He worked as an usher at the Paramount Theater. He got drafted into
the army around 1949/1950 and served a year overseas in Korea
when the war was hot.
After the army
he sought vocal training and mentioned a number of times that he it
had some connection to the Brooklyn Academy of Music. While he was
getting his training he was also getting some live on the air play
on one of the radio stations in NYC. A friend that I went to school
with once told me that his aunt was in love with him and he used to
sing to her on the radio station.
Around 1960 he
started working at Rockefeller Center. He makes mention of that in
the Ted Mack clip. "The Singing Elevator Operator from Brooklyn".
While dad was working at Rockefeller Center, he performed a few
times at the Rainbow Grill in the RCA building. He also performed in
a theatrical group called the RCI Players. I am not exactly sure
but I believe it was at Radio City Music Hall.
The Ted mack thing happened in 1962. He
came won the first round and came back the following week. He got
knocked off by "a trumpet playing broad" as he put it.

# [ROWS]
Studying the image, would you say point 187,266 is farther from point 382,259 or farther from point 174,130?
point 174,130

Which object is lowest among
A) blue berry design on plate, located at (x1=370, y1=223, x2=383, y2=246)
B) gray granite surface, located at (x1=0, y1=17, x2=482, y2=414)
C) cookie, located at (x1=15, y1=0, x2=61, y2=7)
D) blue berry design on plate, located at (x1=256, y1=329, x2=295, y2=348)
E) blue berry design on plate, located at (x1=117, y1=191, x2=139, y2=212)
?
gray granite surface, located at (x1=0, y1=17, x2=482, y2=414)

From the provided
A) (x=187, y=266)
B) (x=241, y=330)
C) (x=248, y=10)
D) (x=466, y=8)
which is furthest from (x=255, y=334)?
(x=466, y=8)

# [DIRECTIVE 1]
According to the recollection of the father's singing career, why did he return to the Ted Mack show the following week, and how did his run there end?
# [DIRECTIVE 2]
In the recollection of the father's singing career, which building housed the Rainbow Grill where he performed?
# [DIRECTIVE 3]
Resume the recollection of the father's singing career, starting after its final sentence.

# [WRITTEN ANSWER 1]
He returned the following week because he had won the first round. That week he was knocked off by "a trumpet playing broad," as he put it.

# [WRITTEN ANSWER 2]
The RCA building.

# [WRITTEN ANSWER 3]
Around 1966 he
sang in Italian at the Mt. Carmel Feast in Brooklyn. He was using
the name "Johnny Armand" a tribute to his friend Armand Soriano.
There were posters of him in some of the businesses in the nabe.
Dad could belt out those Italian songs in dialect, Mala Femina,
Inamorata, etc. Both my mom and dad's family are from Teggiano.
happened after he left Rockefeller Center and he got a job with the
Transit Authority. In the 70s and 80s there was an Italian cable
television station in New Jersey where he was a guest several times,
again singing in Italian. He really loved to sing.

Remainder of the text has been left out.